O Ministério Público Federal (MPE) pediu no Tribunal Regional Eleitoral de Goiás (TRE-GO) a condenação e pagamento de multa de R$ 20 mil contra o cantor Gusttavo Lima e o Frigorífico Goiás por propaganda eleitoral irregular.
Em maio deste ano, o MP Eleitoral foi noticiado de que havia, no heliponto da loja Frigorífico Goiás, no Bairro Setor Sul, em Goiânia, um helicóptero totalmente adesivado nas cores verde e amarelo, com a mensagem “Bolsonaro Presidente”.
Para o procurador eleitoral José Ricardo Teixeira Alves, foi feita propaganda eleitoral ao presidente por meio da plotagem da aeronave, com claro efeito “outdoor” e em período vedado.
A ação foi ingressada na última terça-feira (27). Em consulta pública aos processos do TRE-GO, o caso não havia sido julgado até esta terça-feira (4).
“O Frigorífico Goiás e Gusttavo Lima são responsáveis pelo ilícito eleitoral. O primeiro como proprietário do helicóptero e o segundo como cantor de fama nacional e internacional que cedeu sua imagem à empresa e dela fez uso extensivo nas circunstâncias do caso”, argumentou o procurador regional eleitoral José Ricardo Teixeira Alves.
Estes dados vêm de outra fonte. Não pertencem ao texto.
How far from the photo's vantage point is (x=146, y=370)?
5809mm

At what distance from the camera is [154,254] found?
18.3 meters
Em nota, o advogado Cláudio Bessas, da Balada Eventos, informou que o helicóptero em questão não pertence ao cantor Gusttavo Lima, mas ao proprietário do Frigorífico Goiás. O sertanejo teve contrato de uso de imagem com a empresa, que já foi encerrado. “Portanto, não há qualquer responsabilização do cantor diante de tal fato”, diz a nota.
Uma funcionária do Frigorífico Goiás disse por telefone, nesta terça-feira (4), que a empresa não vai se manifestar sobre o caso.
“Embora o texto não contenha pedido explícito de voto, o apelo eleitoral é franco e deliberado, diante da evidente intenção de influenciar na formação de vontade dos eleitores, visando às Eleições de 2022”, conclui o procurador.
Promoção de ‘picanha mito’

No mesmo dia, a família de uma mulher registrou um boletim de ocorrência denunciando que ela morreu após passar mal na porta do frigorífico.
A promoção usava a imagem de Jair Bolsonaro e gerou tumulto no local. As portas de vidro do estabelecimento chegaram a quebrar pela grande quantidade de pessoas que tentavam entrar na loja ao mesmo tempo.
A Justiça determinou a suspensão da venda da picanha e o MP Eleitoral também determinou que a Polícia Federal instaure inquérito para apurar o caso.